■ **PASSAGE TO READ**:
Keywords: Randomized Algorithms; Online Algorithms; Artificial Intelligence; Applications

(6) "Combinatorial Semi-Bandits with Knapsacks"
Joint Work with Aleksandrs Slivkins
The 21st International Conference on Artificial Intelligence and Statistics (AIStats), 2018
(Invited for Oral Presentation)
(Top 5% of submissions)

Abstract: This paper unifies two lines of work on multi-armed bandits, Bandits with Knapsacks (BwK) and semi-bandits. The former concerns scenarios with limited "resources" consumed by the algorithm, e.g., limited inventory in a dynamic pricing problem. The latter has a huge number of actions, but there is combinatorial structure and additional feedback which makes the problem tractable. Both lines of work has received considerable recent attention, and are supported by numerous application examples. We define a common generalization, and design a general algorithm for this model. Our regret rates are comparable with those for BwK and semi-bandits in general, and essentially optimal for important special cases.

Keywords: Randomized Algorithms; Online Learning; Theory of Computation; Machine Learning

(5) "Allocation Problems in Ride-Sharing Platforms: Online Matching with Offline Reusable Resources"
Joint Work with John Dickerson, Aravind Srinivasan, Pan Xu
The 32nd AAAI Conference on Artificial Intelligence (AAAI), 2018
(Oral Presentation)

Abstract: Bipartite matching markets pair agents on one side of a market with agents, items, or contracts on the opposing side. Prior work addresses online bipartite matching markets, where agents arrive over time and are dynamically matched to a known set of disposable resources. In this paper, we propose a new model, Online Matching with (offline) Reusable Resources under Known Adversarial Distributions (OM-RR-KAD), in which resources on the offline side are reusable instead of disposable; that is, once matched, resources become available again at some point in the future. We show that our model is tractable by presenting an LP-based adaptive algorithm that achieves an online competitive ratio of 1/2 − ε for any given ε > 0. We also show that no non-adaptive algorithm can achieve a ratio of 1/2 + o(1) based on the same benchmark LP. Through a data-driven analysis on a massive openly-available dataset, we show our model is robust enough to capture the application of taxi dispatching service. We also present heuristics that perform well in practice.

■ **DATASET EXCERPTS**:
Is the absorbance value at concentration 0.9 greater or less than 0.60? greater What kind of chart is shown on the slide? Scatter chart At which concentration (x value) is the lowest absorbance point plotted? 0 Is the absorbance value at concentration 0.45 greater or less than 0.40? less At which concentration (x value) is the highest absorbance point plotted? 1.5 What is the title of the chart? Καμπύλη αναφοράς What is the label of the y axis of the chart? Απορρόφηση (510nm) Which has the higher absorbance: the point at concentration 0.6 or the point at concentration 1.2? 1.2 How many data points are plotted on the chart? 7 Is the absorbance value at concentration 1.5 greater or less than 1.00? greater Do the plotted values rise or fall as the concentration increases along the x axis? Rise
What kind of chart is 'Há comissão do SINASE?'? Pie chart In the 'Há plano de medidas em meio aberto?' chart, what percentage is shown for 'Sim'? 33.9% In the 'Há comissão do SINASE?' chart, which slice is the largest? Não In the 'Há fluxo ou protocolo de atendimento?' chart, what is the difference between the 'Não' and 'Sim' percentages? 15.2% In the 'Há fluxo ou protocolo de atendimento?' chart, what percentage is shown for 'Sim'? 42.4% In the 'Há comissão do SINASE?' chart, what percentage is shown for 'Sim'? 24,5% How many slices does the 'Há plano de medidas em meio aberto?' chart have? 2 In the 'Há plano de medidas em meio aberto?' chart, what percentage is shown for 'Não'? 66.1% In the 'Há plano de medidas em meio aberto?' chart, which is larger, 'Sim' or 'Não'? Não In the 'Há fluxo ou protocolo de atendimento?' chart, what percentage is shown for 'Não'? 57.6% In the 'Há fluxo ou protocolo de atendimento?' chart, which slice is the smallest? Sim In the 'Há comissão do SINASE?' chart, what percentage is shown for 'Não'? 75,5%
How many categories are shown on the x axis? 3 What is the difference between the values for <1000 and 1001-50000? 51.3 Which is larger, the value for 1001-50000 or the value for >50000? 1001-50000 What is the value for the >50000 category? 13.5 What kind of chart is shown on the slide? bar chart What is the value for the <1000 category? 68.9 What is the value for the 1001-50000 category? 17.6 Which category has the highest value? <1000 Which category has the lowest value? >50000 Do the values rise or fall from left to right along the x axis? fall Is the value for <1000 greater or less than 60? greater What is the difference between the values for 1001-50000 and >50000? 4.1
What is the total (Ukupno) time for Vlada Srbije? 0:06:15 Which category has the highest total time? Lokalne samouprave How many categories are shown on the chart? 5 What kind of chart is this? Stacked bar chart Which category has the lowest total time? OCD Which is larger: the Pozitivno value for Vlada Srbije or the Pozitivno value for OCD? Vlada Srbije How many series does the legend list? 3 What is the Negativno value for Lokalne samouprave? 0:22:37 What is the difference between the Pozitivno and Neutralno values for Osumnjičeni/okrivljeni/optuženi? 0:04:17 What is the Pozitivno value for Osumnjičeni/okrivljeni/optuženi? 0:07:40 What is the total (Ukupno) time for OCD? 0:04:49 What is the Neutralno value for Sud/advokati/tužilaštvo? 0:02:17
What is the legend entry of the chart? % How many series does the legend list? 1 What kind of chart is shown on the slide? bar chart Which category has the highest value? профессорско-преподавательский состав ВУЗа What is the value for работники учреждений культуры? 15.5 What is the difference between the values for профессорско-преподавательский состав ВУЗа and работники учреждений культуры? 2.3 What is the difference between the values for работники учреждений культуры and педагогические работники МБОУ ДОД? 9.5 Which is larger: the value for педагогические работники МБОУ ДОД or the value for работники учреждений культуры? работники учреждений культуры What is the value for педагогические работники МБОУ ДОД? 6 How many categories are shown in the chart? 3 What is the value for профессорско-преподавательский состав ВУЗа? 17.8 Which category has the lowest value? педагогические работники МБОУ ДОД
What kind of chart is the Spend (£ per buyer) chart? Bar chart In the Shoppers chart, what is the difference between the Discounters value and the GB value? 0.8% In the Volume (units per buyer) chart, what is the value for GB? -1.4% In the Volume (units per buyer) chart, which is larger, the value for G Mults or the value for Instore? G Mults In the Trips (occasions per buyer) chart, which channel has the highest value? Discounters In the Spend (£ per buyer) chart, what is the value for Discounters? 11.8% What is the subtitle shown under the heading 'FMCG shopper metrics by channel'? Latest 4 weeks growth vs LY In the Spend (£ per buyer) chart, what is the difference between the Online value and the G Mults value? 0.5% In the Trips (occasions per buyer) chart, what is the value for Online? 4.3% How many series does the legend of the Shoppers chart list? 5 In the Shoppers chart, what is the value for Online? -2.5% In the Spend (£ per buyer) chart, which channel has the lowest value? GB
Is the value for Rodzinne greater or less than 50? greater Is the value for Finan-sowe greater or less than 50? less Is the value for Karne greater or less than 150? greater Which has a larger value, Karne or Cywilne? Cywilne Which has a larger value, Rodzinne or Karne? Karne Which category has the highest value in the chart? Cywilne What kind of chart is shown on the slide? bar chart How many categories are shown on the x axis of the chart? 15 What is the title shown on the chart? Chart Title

■ **YOUR TASK**:
List every person named as a collaborator in the publication list.

■ **FINISHED EXERCISE**:
Aleksandrs Slivkins, John Dickerson, Aravind Srinivasan, Pan Xu